Actually one way to define NP is that the solutions can be verified in polynomial time; although the complexity class is usually defined in terms of a universal turing machine.
I think you might be confusing NP with NP-hard. An NP-hard problem is at least as hard as NP (in other words, if you can solve NP-hard then you can solve any NP), but having a solution doesn't necessarily mean you can verify in polynomial time.
AFAIK, no general solutions for NP-complete or NP-hard complexity classes have been shown for quantum computers, only a few instances like factoring have been shown to be faster in quantum computers.
The standard conjecture actually is that BQP and NP are mutually incomparable (that is neither contains the other). So it is likely that there are computations one can do on a quantum computer which have no way of being checked efficiently on a classical computer.
Yes, that's the ticket.
Quantum computers all the way down, each verifying the work of the one above it.

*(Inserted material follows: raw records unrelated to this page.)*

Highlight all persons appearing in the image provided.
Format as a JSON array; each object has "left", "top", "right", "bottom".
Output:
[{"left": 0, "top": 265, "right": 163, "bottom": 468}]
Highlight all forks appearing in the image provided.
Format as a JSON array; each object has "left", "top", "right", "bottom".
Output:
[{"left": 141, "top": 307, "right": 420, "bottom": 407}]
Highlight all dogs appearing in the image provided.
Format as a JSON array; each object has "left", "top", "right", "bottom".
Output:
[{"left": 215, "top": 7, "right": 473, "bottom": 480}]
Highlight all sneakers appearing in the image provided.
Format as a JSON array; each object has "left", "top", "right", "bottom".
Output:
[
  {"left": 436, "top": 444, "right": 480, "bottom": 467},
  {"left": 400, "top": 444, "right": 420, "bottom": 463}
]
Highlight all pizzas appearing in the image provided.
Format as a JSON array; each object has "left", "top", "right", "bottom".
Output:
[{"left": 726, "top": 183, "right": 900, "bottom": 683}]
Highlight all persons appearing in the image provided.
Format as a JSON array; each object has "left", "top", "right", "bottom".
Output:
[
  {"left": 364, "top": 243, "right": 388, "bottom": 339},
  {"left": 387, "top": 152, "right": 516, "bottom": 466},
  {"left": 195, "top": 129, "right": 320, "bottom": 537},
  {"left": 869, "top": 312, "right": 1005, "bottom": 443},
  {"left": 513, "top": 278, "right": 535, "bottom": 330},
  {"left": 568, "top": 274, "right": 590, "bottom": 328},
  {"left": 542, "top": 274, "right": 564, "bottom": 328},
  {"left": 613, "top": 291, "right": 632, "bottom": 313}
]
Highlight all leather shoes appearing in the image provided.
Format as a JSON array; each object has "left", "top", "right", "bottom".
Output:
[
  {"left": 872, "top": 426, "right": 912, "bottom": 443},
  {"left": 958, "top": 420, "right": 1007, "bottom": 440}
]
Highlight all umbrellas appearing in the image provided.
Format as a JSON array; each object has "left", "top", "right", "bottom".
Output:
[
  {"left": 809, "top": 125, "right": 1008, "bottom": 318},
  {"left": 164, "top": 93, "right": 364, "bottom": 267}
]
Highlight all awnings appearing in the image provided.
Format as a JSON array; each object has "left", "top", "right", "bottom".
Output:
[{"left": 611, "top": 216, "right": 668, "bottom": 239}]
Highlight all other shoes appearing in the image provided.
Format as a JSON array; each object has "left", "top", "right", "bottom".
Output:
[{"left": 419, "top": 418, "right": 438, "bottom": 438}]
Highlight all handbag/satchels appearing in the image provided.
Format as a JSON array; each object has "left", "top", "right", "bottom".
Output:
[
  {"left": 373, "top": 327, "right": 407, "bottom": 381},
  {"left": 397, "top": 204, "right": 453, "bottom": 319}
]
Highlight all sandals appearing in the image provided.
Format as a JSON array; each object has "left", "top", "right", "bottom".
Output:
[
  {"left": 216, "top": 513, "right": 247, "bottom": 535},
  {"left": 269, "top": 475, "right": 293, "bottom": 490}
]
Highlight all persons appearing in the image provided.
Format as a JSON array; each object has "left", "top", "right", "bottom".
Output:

The one at the bottom says "Trust me human, you need follow our directions if you want to live."
Sleep your way to a whiter smile...date a dentist!
Actually one way to define NP is that the solutions can be verified in polynomial time; although the complexity class is usually defined in terms of a universal turing machine.
I think you might be confusing NP with NP-hard.
That's not "one way to define NP" unless you want to define it incorrectly.
I'm not confusing anything. OP talked in general about NP and got it very wrong. You can't verify a solutions to all NP problems in polynomial time.